I want to jump to the older son. He is not a visible part of the story until the end, but surely he must have watched the younger son claim his inheritance and leave the family unit and farm. There is a loss there for him too – a family come apart. Maybe he too wanted to travel, test his wings, but duty and obligation kept him put. We wonder if he feels just as distant from his father, even when working side by side, but feeling more like a slave. Maybe for him being lost feels more like being trapped. He has not been able until now to express his feelings, to give voice to a relationship that was broken, even in its geographical closeness. He expresses that anger at unfairness and unequal treatment. Can some of us identify with this older brother? I did find it fascinating that almost everyone at the Bible study said this was the character they most identified with. His reaction and words at seeing this party for his younger brother, points to his own feelings of being lost, and it is a lost-ness that is unresolved at the end of the story – we don’t know what comes next. Does his anger harden and crystalize, or does it melt?

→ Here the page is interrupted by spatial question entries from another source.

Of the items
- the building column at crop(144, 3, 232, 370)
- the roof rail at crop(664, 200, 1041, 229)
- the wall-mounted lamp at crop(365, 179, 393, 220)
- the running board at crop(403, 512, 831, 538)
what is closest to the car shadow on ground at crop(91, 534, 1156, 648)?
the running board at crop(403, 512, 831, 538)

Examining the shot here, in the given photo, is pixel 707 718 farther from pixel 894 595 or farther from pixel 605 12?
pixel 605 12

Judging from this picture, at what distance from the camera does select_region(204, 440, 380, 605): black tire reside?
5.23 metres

And what about the Father, the parent. It could just as easily have been a mother? Can some of us identify with this character? How must he have felt when the younger son left so abruptly? What got lost in his soul? And how did that deep hurt affect the rest of his relationships, with his other son, with a spouse, with the broader household? For how long did he feel totally bereft and lost? What goes to the very core, the heart, of a parent when it feels like a child is lost to you? It eats away at you from the inside. You would do anything! So really, it is no surprise that the Father, with just a far away glimpse of return, drops everything, throws caution and reputation to the wind, and runs to an embrace. It is restoration that is possible now. And like both the lost sheep and the lost coin, there is a sudden outpouring of joy, and a one big party. The lost is found. Will this solve and resolve all the relationships and heal all the fractures. We don’t know. Probably not right away. But what has felt dead is now alive, come back to life. Levine again, summarizes, ‘A father had two sons, and if we lose one, the family is not whole…do we have to say “I’m sorry”? Perhaps we can be generous enough to say ‘You’re welcome. Welcome home. You’re part of the family.’

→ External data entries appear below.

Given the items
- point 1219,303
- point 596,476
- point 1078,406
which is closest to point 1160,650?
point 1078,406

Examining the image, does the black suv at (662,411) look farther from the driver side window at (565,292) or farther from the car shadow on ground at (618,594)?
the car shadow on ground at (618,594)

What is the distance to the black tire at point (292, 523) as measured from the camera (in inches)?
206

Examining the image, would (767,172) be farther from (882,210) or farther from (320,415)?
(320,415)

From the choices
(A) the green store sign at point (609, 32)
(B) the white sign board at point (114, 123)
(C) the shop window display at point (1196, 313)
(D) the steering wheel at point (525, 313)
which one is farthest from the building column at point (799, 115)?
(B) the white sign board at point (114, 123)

Which brings us all back to where we started – to the reason for these three parables in the first place – the grumbling that Jesus is welcoming and eating and partying with those society names as lost. In how he told these three stories, I can imagine both the Pharisees and the tax collectors and sinners, all finding themselves in the story of Jesus – all wondering how far God’s grace can go? Jesus names for us, how all of us, no matter what our background or situation or social status, can find ourselves lost. None of us are immune. The hope and promise is that God seeks us out and finds us, like precious treasure, like a lost wallet, lost keys, lost passport, like a lost sheep, a lost coin, like lost people. Mary Schertz writes ‘These stories of significant loss affect us at the heart of our humanity. Who among us has not been buffeted by the loss of something or someone? We relate to these stories on many levels…we are no strangers to the panic, the self-recriminations, the if onlys and what ifs that haunt us, the desolation and depression that often envelop us when we lose something or someone we care about. Losing is a universal human experience. Loss is also an important theological theme. We need to recognise ourselves as lost if we are to be found. We need to recognise ourselves as estranged to be reconciled to God. That recognition of our need for God, is critical to our coming home.’ (Ibid, p.286)

This is restoration from the outside and from the inside. All who are lost can be found. God searches out and finds all of us, and what breaks out is a party, pure joy, rejoicing on earth and in heaven. Oh she sings. I have found my love. Even angels will hear the news. What once was lost is found! For truly, nothing is lost on the breath of God. Thanks be to God. Amen.